Written task: Print every line word for word, from the line containing "What total distance" through the end of the items, including both of those lines.

··· Input data

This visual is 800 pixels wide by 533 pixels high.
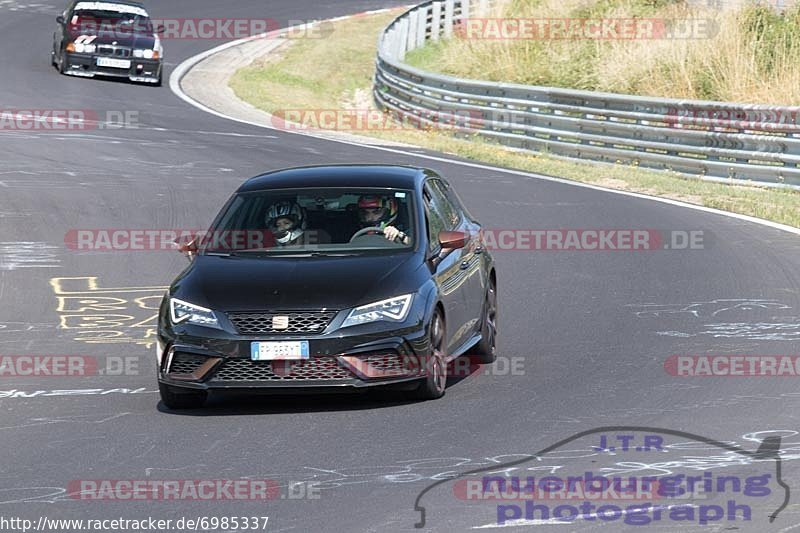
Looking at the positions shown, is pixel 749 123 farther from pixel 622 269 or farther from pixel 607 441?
pixel 607 441

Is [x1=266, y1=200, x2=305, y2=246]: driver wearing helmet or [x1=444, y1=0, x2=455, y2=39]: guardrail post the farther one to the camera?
[x1=444, y1=0, x2=455, y2=39]: guardrail post

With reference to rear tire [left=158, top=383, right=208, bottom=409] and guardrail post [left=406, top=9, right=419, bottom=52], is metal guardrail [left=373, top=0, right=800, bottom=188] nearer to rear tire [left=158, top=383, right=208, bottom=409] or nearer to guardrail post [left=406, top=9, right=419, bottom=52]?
guardrail post [left=406, top=9, right=419, bottom=52]

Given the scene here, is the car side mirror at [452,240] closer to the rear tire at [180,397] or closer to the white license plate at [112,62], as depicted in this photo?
the rear tire at [180,397]

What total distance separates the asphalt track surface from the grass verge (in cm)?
103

······

Completed task:
What total distance separates the asphalt track surface from the grass verge (in cm)?
103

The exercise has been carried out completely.